When reading from a Dataflow source or writing to a Dataflow sink using DataflowRunner, the Google cloudservices account and the Google compute engine service account of the GCP project running the Dataflow Job will need access to the corresponding source/sink.

Please see Google Cloud Dataflow Security and Permissions for more details.

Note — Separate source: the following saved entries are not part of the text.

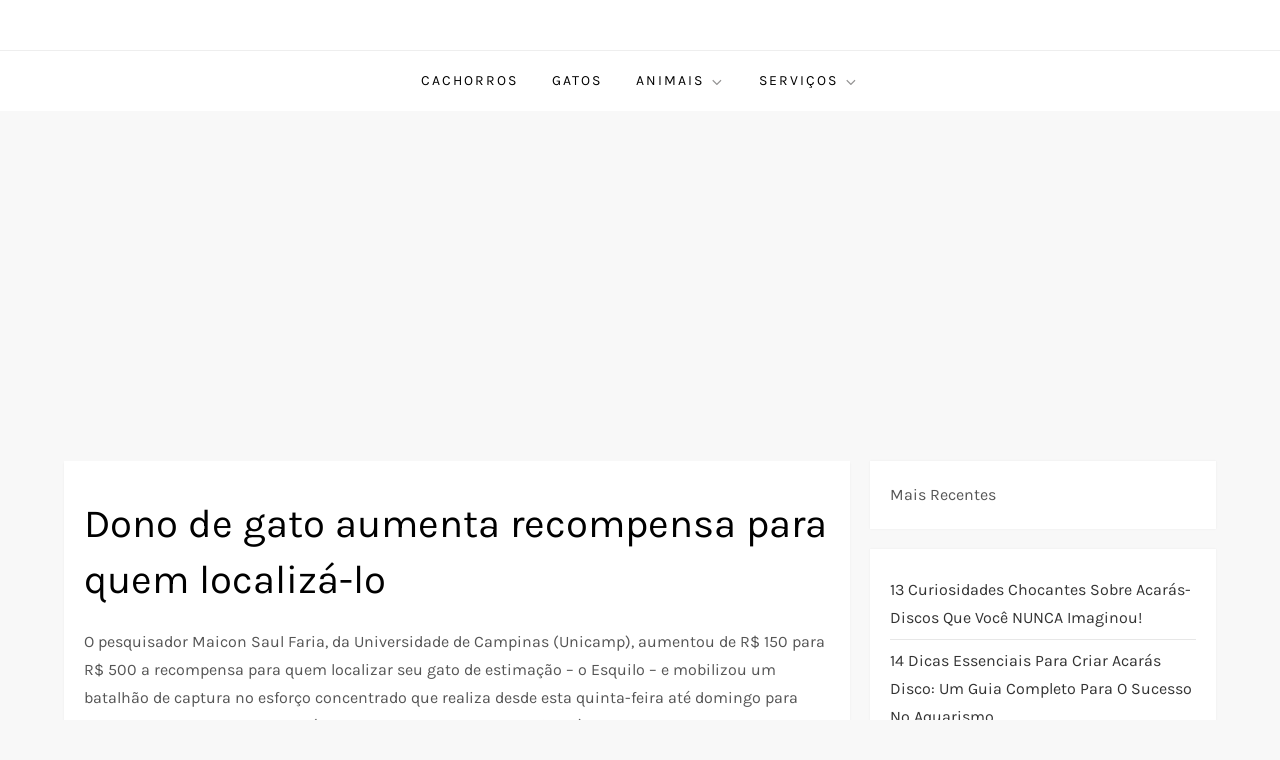

--- FILE ---
content_type: text/html; charset=utf-8
request_url: https://www.google.com/recaptcha/api2/aframe
body_size: 268
content:
<!DOCTYPE HTML><html><head><meta http-equiv="content-type" content="text/html; charset=UTF-8"></head><body><script nonce="FdoFRLCJqZxb3Kr3Ie1eoA">/** Anti-fraud and anti-abuse applications only. See google.com/recaptcha */ try{var clients={'sodar':'https://pagead2.googlesyndication.com/pagead/sodar?'};window.addEventListener("message",function(a){try{if(a.source===window.parent){var b=JSON.parse(a.data);var c=clients[b['id']];if(c){var d=document.createElement('img');d.src=c+b['params']+'&rc='+(localStorage.getItem("rc::a")?sessionStorage.getItem("rc::b"):"");window.document.body.appendChild(d);sessionStorage.setItem("rc::e",parseInt(sessionStorage.getItem("rc::e")||0)+1);localStorage.setItem("rc::h",'1769534226846');}}}catch(b){}});window.parent.postMessage("_grecaptcha_ready", "*");}catch(b){}</script></body></html>

--- FILE ---
content_type: application/javascript; charset=utf-8
request_url: https://fundingchoicesmessages.google.com/f/AGSKWxWTYi-GZwQyCufiPHHeq3RZDWShTUxoqCVoDuufipze3fCLeRO4_vBb4VpHc471_lUpwtvHFOucRKNWZnq5iM6JHX5AajJNBDLEyf_0woMjn61T-Wt-qNGGkl_maVcNcnpyvNn2XF6mTr7i7ikL1gLBciPCzsD_jlH8eIJkXo6eDaJa8VfRHuOlxcdf/_/interstitial-ad./ads/layer./AdsRotateNEWHeader./adcontrol./Online-Adv-
body_size: -1287
content:
window['f43a8dbf-c16d-4af8-8e9d-6856d5a5e77d'] = true;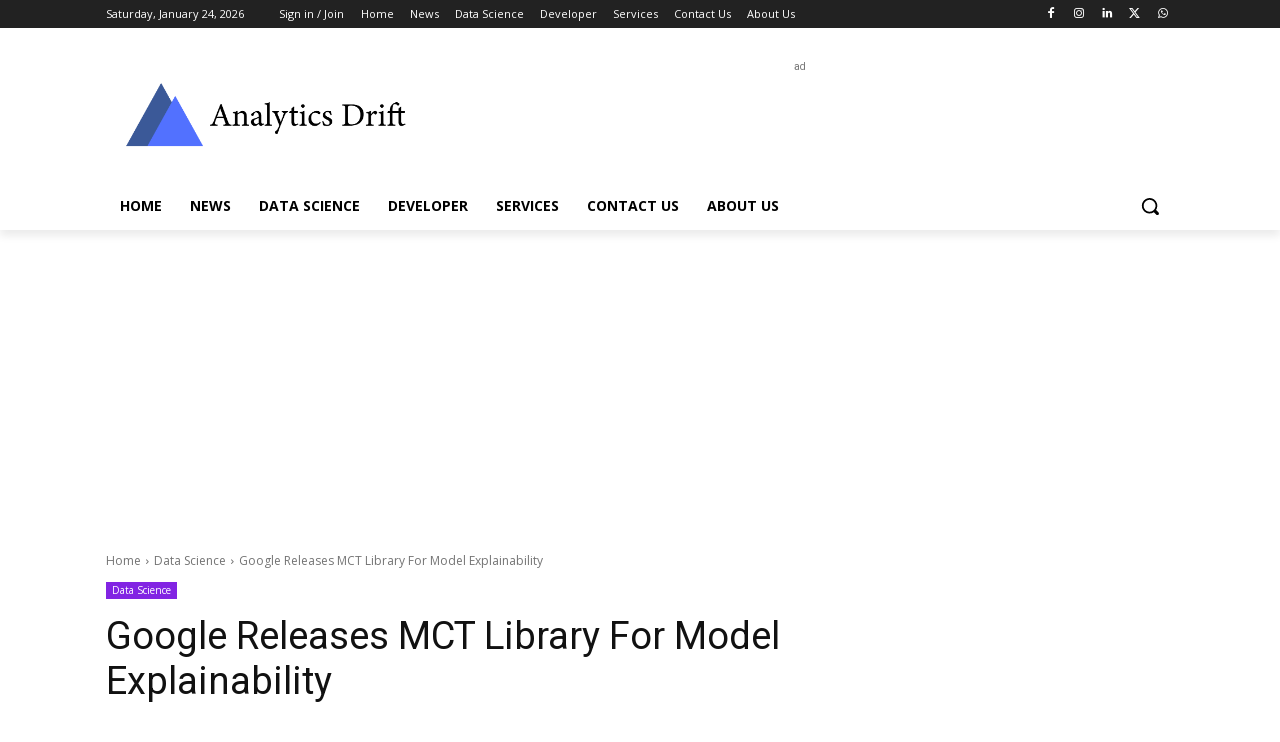

--- FILE ---
content_type: text/html; charset=UTF-8
request_url: https://analyticsdrift.com/wp-admin/admin-ajax.php?td_theme_name=Newspaper&v=12.7.3
body_size: -202
content:
{"2377":1632}

--- FILE ---
content_type: text/html; charset=utf-8
request_url: https://www.google.com/recaptcha/api2/aframe
body_size: 270
content:
<!DOCTYPE HTML><html><head><meta http-equiv="content-type" content="text/html; charset=UTF-8"></head><body><script nonce="UWiOuCBzMTqqpVQ_UxBRgA">/** Anti-fraud and anti-abuse applications only. See google.com/recaptcha */ try{var clients={'sodar':'https://pagead2.googlesyndication.com/pagead/sodar?'};window.addEventListener("message",function(a){try{if(a.source===window.parent){var b=JSON.parse(a.data);var c=clients[b['id']];if(c){var d=document.createElement('img');d.src=c+b['params']+'&rc='+(localStorage.getItem("rc::a")?sessionStorage.getItem("rc::b"):"");window.document.body.appendChild(d);sessionStorage.setItem("rc::e",parseInt(sessionStorage.getItem("rc::e")||0)+1);localStorage.setItem("rc::h",'1769257366423');}}}catch(b){}});window.parent.postMessage("_grecaptcha_ready", "*");}catch(b){}</script></body></html>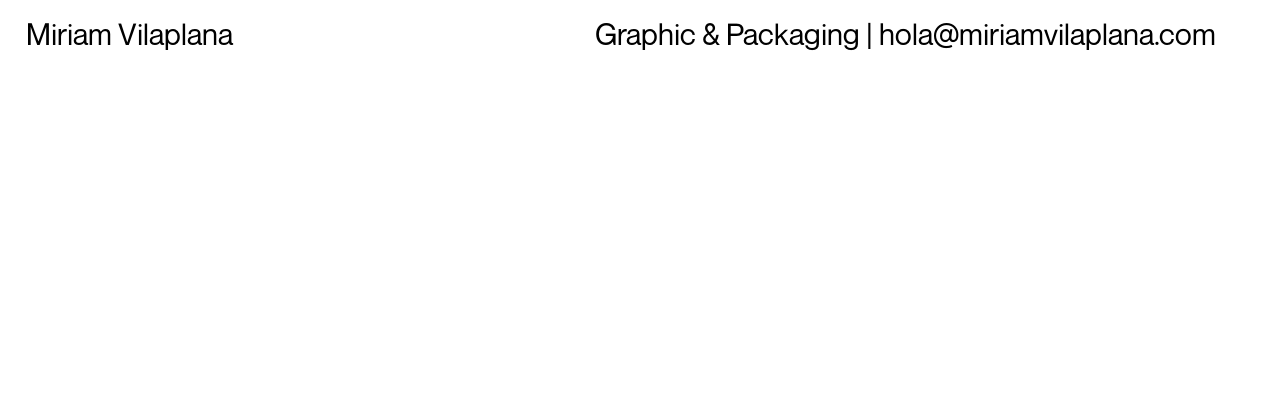

--- FILE ---
content_type: text/css
request_url: http://www.miriamvilaplana.com/wp-content/uploads/useanyfont/uaf.css?ver=1764305244
body_size: 217
content:
				@font-face {
					font-family: 'meta';
					src: url('/wp-content/uploads/useanyfont/180309015713Meta.woff') format('woff');
					  font-display: auto;
				}

				.meta{font-family: 'meta' !important;}

		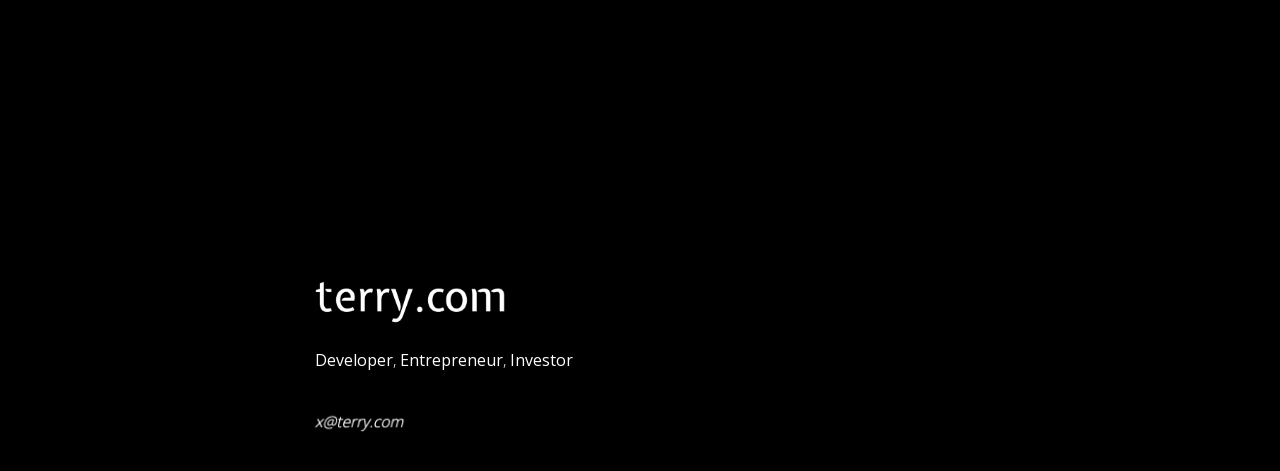

--- FILE ---
content_type: text/html
request_url: https://www.terry.com/
body_size: 720
content:
<!DOCTYPE html>
<html lang="en">
<head>
    <title>terry.com</title>
    <meta charset="utf-8">
    <meta name="viewport" content="width=device-width, initial-scale=1">

    <link rel="preconnect" href="https://fonts.gstatic.com">
    <link href="https://fonts.googleapis.com/css2?family=Open+Sans:wght@300;400&display=swap" rel="stylesheet">
    <link rel="icon" href="static/img/earth_icon.png" type="image/x-icon">
    <link rel="stylesheet" href="static/style.css">

    <!-- Global site tag (gtag.js) - Google Analytics -->
    <script async src="https://www.googletagmanager.com/gtag/js?id=G-C2DWP639Q9"></script>
    <script>
        window.dataLayer = window.dataLayer || [];

        function gtag() {
            dataLayer.push(arguments);
        }

        gtag('js', new Date());
        gtag('config', 'G-C2DWP639Q9');
    </script>
</head>
<body>
    <div class="center">
        <div class="intro">
            <img src="static/img/logo.png" alt="terry.com logo" class="logo">
            <p>
                <b>Developer</b>, <b>Entrepreneur</b>, <b>Investor</b>
            </p>

            <img src="static/img/email.png" alt="Reach out" class="email">
        </div>
    </div>
<script defer src="https://static.cloudflareinsights.com/beacon.min.js/vcd15cbe7772f49c399c6a5babf22c1241717689176015" integrity="sha512-ZpsOmlRQV6y907TI0dKBHq9Md29nnaEIPlkf84rnaERnq6zvWvPUqr2ft8M1aS28oN72PdrCzSjY4U6VaAw1EQ==" data-cf-beacon='{"version":"2024.11.0","token":"142c6e559be043f8ae276fb7d56bcfe1","r":1,"server_timing":{"name":{"cfCacheStatus":true,"cfEdge":true,"cfExtPri":true,"cfL4":true,"cfOrigin":true,"cfSpeedBrain":true},"location_startswith":null}}' crossorigin="anonymous"></script>
</body>
</html>


--- FILE ---
content_type: text/css
request_url: https://www.terry.com/static/style.css
body_size: -45
content:
body {
    height: 100%;
    width: 100%;
    position: absolute;
    padding: 0;
    margin: 0;
    background: #000;
    color: #FFF;
    font-family: 'Open Sans', sans-serif;
    font-weight: 300;
}

h1 {
    text-align: center;
}

b {
    font-weight: 400;
}

a {
    font-weight: 400;
    color: #FFF;
    text-decoration: none;
}

a:hover {
    color: #CCC;
}

.center {
    display: flex;
    justify-content: center;
    align-items: center;
    height: 100%;
}

.intro {
    width: 90%;
    max-width: 650px;
    line-height: 26px;
}

img.logo {
    max-width: 200px;
    margin-left: -5px;
}

img.email {
    width: 100px;
    margin-left: -7px;
    margin-top: 20px;
}
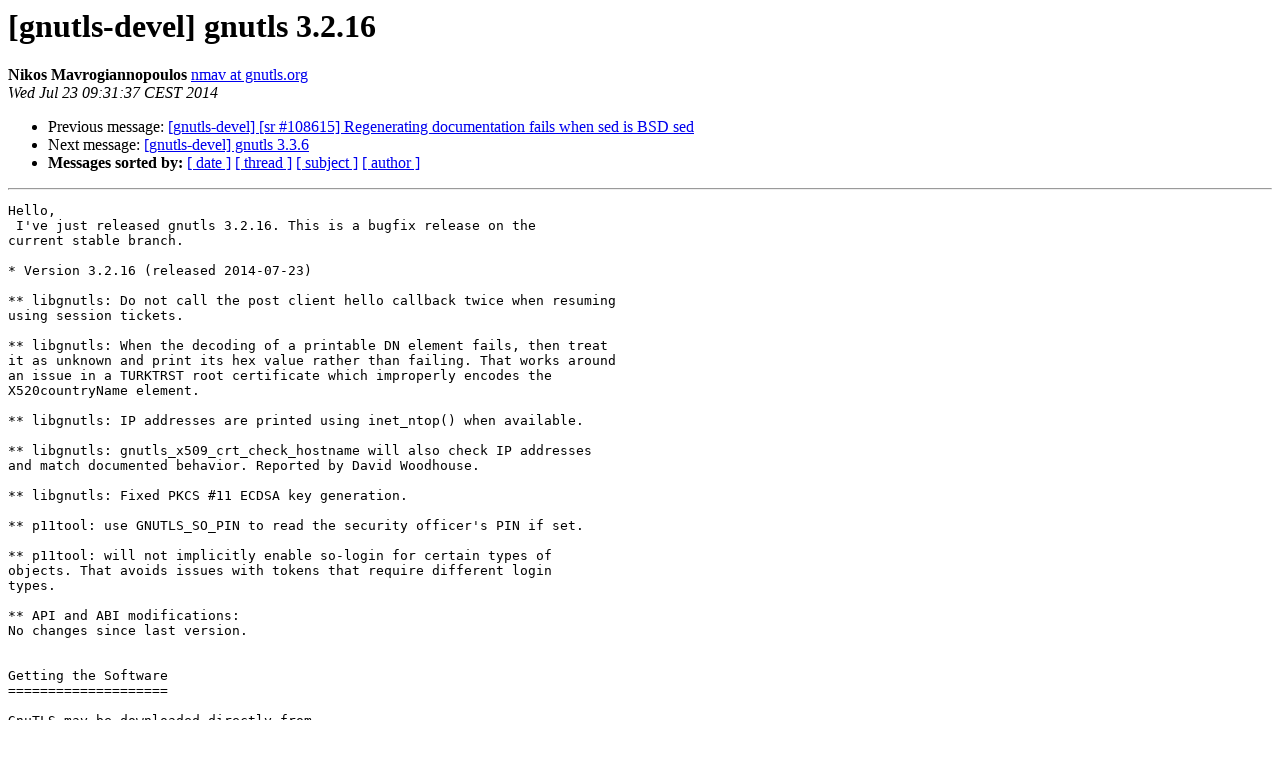

--- FILE ---
content_type: text/html
request_url: https://lists.gnutls.org/pipermail/gnutls-devel/2014-July/007031.html
body_size: 4827
content:
<!DOCTYPE HTML PUBLIC "-//W3C//DTD HTML 4.01 Transitional//EN">
<HTML>
 <HEAD>
   <TITLE> [gnutls-devel] gnutls 3.2.16
   </TITLE>
   <LINK REL="Index" HREF="index.html" >
   <LINK REL="made" HREF="mailto:gnutls-devel%40lists.gnutls.org?Subject=Re%3A%20%5Bgnutls-devel%5D%20gnutls%203.2.16&In-Reply-To=%3C1406100697.22361.0.camel%40nomad.lan%3E">
   <META NAME="robots" CONTENT="index,nofollow">
   <style type="text/css">
       pre {
           white-space: pre-wrap;       /* css-2.1, curent FF, Opera, Safari */
           }
   </style>
   <META http-equiv="Content-Type" content="text/html; charset=us-ascii">
   <LINK REL="Previous"  HREF="007040.html">
   <LINK REL="Next"  HREF="007032.html">
 </HEAD>
 <BODY BGCOLOR="#ffffff">
   <H1>[gnutls-devel] gnutls 3.2.16</H1>
    <B>Nikos Mavrogiannopoulos</B> 
    <A HREF="mailto:gnutls-devel%40lists.gnutls.org?Subject=Re%3A%20%5Bgnutls-devel%5D%20gnutls%203.2.16&In-Reply-To=%3C1406100697.22361.0.camel%40nomad.lan%3E"
       TITLE="[gnutls-devel] gnutls 3.2.16">nmav at gnutls.org
       </A><BR>
    <I>Wed Jul 23 09:31:37 CEST 2014</I>
    <P><UL>
        <LI>Previous message: <A HREF="007040.html">[gnutls-devel] [sr #108615] Regenerating documentation fails when	sed is BSD sed
</A></li>
        <LI>Next message: <A HREF="007032.html">[gnutls-devel] gnutls 3.3.6
</A></li>
         <LI> <B>Messages sorted by:</B> 
              <a href="date.html#7031">[ date ]</a>
              <a href="thread.html#7031">[ thread ]</a>
              <a href="subject.html#7031">[ subject ]</a>
              <a href="author.html#7031">[ author ]</a>
         </LI>
       </UL>
    <HR>  
<!--beginarticle-->
<PRE>Hello,
 I've just released gnutls 3.2.16. This is a bugfix release on the
current stable branch.

* Version 3.2.16 (released 2014-07-23)

** libgnutls: Do not call the post client hello callback twice when resuming
using session tickets.

** libgnutls: When the decoding of a printable DN element fails, then treat
it as unknown and print its hex value rather than failing. That works around
an issue in a TURKTRST root certificate which improperly encodes the
X520countryName element.

** libgnutls: IP addresses are printed using inet_ntop() when available.

** libgnutls: gnutls_x509_crt_check_hostname will also check IP addresses
and match documented behavior. Reported by David Woodhouse.

** libgnutls: Fixed PKCS #11 ECDSA key generation.

** p11tool: use GNUTLS_SO_PIN to read the security officer's PIN if set.

** p11tool: will not implicitly enable so-login for certain types of
objects. That avoids issues with tokens that require different login
types.

** API and ABI modifications:
No changes since last version.


Getting the Software
====================

GnuTLS may be downloaded directly from
&lt;<A HREF="ftp://ftp.gnutls.org/gcrypt/gnutls/">ftp://ftp.gnutls.org/gcrypt/gnutls/</A>&gt;.  A list of GnuTLS mirrors can be
found at &lt;<A HREF="http://www.gnutls.org/download.html">http://www.gnutls.org/download.html</A>&gt;.

Here are the XZ and LZIP compressed sources:

  <A HREF="ftp://ftp.gnutls.org/gcrypt/gnutls/v3.2/gnutls-3.2.16.tar.xz">ftp://ftp.gnutls.org/gcrypt/gnutls/v3.2/gnutls-3.2.16.tar.xz</A>
  <A HREF="ftp://ftp.gnutls.org/gcrypt/gnutls/v3.2/gnutls-3.2.16.tar.lz">ftp://ftp.gnutls.org/gcrypt/gnutls/v3.2/gnutls-3.2.16.tar.lz</A>

Here are OpenPGP detached signatures signed using key 0x96865171:

  <A HREF="ftp://ftp.gnutls.org/gcrypt/gnutls/v3.2/gnutls-3.2.16.tar.xz.sig">ftp://ftp.gnutls.org/gcrypt/gnutls/v3.2/gnutls-3.2.16.tar.xz.sig</A>
  <A HREF="ftp://ftp.gnutls.org/gcrypt/gnutls/v3.2/gnutls-3.2.16.tar.lz.sig">ftp://ftp.gnutls.org/gcrypt/gnutls/v3.2/gnutls-3.2.16.tar.lz.sig</A>

Note that it has been signed with my openpgp key:
pub   3104R/96865171 2008-05-04 [expires: 2028-04-29]
uid                  Nikos Mavrogiannopoulos &lt;nmav &lt;at&gt; gnutls.org&gt;
uid                  Nikos Mavrogiannopoulos &lt;n.mavrogiannopoulos &lt;at&gt;
gmail.com&gt;
sub   2048R/9013B842 2008-05-04 [expires: 2018-05-02]
sub   2048R/1404A91D 2008-05-04 [expires: 2018-05-02]

regards,
Nikos



</PRE>









<!--endarticle-->
    <HR>
    <P><UL>
        <!--threads-->
	<LI>Previous message: <A HREF="007040.html">[gnutls-devel] [sr #108615] Regenerating documentation fails when	sed is BSD sed
</A></li>
	<LI>Next message: <A HREF="007032.html">[gnutls-devel] gnutls 3.3.6
</A></li>
         <LI> <B>Messages sorted by:</B> 
              <a href="date.html#7031">[ date ]</a>
              <a href="thread.html#7031">[ thread ]</a>
              <a href="subject.html#7031">[ subject ]</a>
              <a href="author.html#7031">[ author ]</a>
         </LI>
       </UL>

<hr>
<a href="http://lists.gnupg.org/mailman/listinfo/gnutls-devel">More information about the Gnutls-devel
mailing list</a><br>
</body></html>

DataflowRunner now supports creating job templates using the --templateLocation option. If this option is set, the runner will generate a template instead of running the pipeline immediately.

Example:


 --runner=DataflowRunner
 --templateLocation=gs://your-bucket/templates/my-template
 
  • Field Details

    • UNSAFELY_ATTEMPT_TO_PROCESS_UNBOUNDED_DATA_IN_BATCH_MODE

      public static final String UNSAFELY_ATTEMPT_TO_PROCESS_UNBOUNDED_DATA_IN_BATCH_MODE
      Experiment to "unsafely attempt to process unbounded data in batch mode".
      See Also:
    • PROJECT_ID_REGEXP

      public static final String PROJECT_ID_REGEXP
      Project IDs must contain lowercase letters, digits, or dashes. IDs must start with a letter and may not end with a dash. This regex isn't exact - this allows for patterns that would be rejected by the service, but this is sufficient for basic validation of project IDs.
      See Also:
  • Constructor Details

  • Method Details

    • replaceGcsFilesWithLocalFiles

      public static List<String> replaceGcsFilesWithLocalFiles(List<String> filesToStage)
      Replaces GCS file paths with local file paths by downloading the GCS files locally. This is useful when files need to be accessed locally before being staged to Dataflow.
      Parameters:
      filesToStage - List of file paths that may contain GCS paths (gs://) and local paths
      Returns:
      List of local file paths where any GCS paths have been downloaded locally
      Throws:
      RuntimeException - if there are errors copying GCS files locally
    • fromOptions

      public static DataflowRunner fromOptions(PipelineOptions options)
      Construct a runner from the provided options.
      Parameters:
      options - Properties that configure the runner.
      Returns:
      The newly created runner.
    • applySdkEnvironmentOverrides

      protected org.apache.beam.model.pipeline.v1.RunnerApi.Pipeline applySdkEnvironmentOverrides(org.apache.beam.model.pipeline.v1.RunnerApi.Pipeline pipeline, DataflowPipelineOptions options)
    • resolveArtifacts

      protected org.apache.beam.model.pipeline.v1.RunnerApi.Pipeline resolveArtifacts(org.apache.beam.model.pipeline.v1.RunnerApi.Pipeline pipeline)
    • stageArtifacts

      protected List<DataflowPackage> stageArtifacts(org.apache.beam.model.pipeline.v1.RunnerApi.Pipeline pipeline)
    • run

      public DataflowPipelineJob run(Pipeline pipeline)
      Description copied from class: PipelineRunner
      Processes the given Pipeline, potentially asynchronously, returning a runner-specific type of result.
      Specified by:
      run in class PipelineRunner<DataflowPipelineJob>
    • hasExperiment

      public static boolean hasExperiment(DataflowPipelineDebugOptions options, String experiment)
      Returns true if the specified experiment is enabled, handling null experiments.
    • replaceV1Transforms

      protected void replaceV1Transforms(Pipeline pipeline)
    • getTranslator

      public DataflowPipelineTranslator getTranslator()
      Returns the DataflowPipelineTranslator associated with this object.
    • setHooks

      public void setHooks(DataflowRunnerHooks hooks)
      Sets callbacks to invoke during execution see DataflowRunnerHooks.
    • toString

      public String toString()
      Overrides:
      toString in class Object